■ Problem details: List every line below containing "should".

++++

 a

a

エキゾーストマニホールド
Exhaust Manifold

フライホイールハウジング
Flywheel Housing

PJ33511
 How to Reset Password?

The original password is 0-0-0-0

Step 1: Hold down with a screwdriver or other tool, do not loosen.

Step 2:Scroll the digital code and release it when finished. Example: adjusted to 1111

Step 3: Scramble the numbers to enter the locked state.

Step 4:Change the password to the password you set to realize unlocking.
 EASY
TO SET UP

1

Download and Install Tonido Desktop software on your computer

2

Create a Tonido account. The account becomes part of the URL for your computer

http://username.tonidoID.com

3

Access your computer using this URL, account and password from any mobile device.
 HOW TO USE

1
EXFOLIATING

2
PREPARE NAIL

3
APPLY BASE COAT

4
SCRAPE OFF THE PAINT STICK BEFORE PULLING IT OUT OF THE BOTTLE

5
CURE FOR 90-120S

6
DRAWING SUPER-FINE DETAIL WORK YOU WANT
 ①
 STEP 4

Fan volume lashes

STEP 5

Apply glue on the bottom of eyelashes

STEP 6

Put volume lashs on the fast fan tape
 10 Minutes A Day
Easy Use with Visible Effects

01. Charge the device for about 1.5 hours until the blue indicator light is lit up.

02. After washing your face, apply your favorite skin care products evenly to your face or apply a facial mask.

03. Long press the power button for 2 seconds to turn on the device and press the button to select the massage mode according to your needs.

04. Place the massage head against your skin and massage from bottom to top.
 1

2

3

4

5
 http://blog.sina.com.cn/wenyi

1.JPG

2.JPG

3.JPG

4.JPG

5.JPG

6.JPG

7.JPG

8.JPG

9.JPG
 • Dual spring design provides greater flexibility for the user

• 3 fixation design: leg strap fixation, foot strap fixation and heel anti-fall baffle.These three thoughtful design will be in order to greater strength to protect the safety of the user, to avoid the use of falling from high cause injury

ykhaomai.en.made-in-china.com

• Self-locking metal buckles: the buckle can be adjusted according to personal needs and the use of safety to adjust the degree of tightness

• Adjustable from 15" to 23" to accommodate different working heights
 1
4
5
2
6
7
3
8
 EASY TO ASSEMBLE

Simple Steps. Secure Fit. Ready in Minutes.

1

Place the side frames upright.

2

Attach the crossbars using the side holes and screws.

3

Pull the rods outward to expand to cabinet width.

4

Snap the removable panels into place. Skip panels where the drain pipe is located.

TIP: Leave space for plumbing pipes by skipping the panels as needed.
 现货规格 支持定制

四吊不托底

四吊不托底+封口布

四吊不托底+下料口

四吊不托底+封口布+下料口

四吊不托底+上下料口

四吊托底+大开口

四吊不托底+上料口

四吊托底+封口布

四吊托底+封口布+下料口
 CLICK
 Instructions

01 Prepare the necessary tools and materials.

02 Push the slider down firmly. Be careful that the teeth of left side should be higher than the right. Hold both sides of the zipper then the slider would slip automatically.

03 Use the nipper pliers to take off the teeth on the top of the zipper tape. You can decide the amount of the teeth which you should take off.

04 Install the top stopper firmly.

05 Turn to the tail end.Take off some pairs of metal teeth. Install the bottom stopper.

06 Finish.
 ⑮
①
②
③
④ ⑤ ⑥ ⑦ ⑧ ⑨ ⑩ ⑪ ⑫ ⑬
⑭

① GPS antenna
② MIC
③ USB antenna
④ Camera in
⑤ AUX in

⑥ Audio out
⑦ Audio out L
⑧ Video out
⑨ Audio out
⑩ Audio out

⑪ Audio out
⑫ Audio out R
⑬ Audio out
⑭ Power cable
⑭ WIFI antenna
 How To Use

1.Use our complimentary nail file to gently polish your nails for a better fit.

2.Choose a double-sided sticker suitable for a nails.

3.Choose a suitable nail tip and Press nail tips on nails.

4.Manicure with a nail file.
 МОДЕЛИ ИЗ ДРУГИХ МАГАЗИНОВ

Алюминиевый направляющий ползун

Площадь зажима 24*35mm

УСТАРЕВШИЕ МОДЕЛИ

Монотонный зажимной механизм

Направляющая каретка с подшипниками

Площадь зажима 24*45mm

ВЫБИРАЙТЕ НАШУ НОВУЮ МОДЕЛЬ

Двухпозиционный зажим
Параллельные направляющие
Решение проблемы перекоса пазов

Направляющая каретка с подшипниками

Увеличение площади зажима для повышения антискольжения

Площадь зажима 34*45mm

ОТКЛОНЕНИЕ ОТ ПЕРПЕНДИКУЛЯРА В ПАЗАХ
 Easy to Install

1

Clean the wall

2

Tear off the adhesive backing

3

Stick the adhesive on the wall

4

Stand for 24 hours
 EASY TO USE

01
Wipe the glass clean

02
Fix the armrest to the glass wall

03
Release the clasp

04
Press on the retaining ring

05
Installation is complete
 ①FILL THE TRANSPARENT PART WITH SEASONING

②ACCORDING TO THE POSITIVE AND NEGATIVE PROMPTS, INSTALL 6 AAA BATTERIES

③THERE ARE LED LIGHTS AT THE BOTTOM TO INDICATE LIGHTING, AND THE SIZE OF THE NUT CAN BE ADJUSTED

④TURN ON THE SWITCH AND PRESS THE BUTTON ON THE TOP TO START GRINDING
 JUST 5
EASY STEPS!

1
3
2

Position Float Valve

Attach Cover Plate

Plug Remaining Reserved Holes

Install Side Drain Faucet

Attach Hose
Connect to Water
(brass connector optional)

++++

■ Solution to the exercise:
02 Push the slider down firmly. Be careful that the teeth of left side should be higher than the right. Hold both sides of the zipper then the slider would slip automatically.
03 Use the nipper pliers to take off the teeth on the top of the zipper tape. You can decide the amount of the teeth which you should take off.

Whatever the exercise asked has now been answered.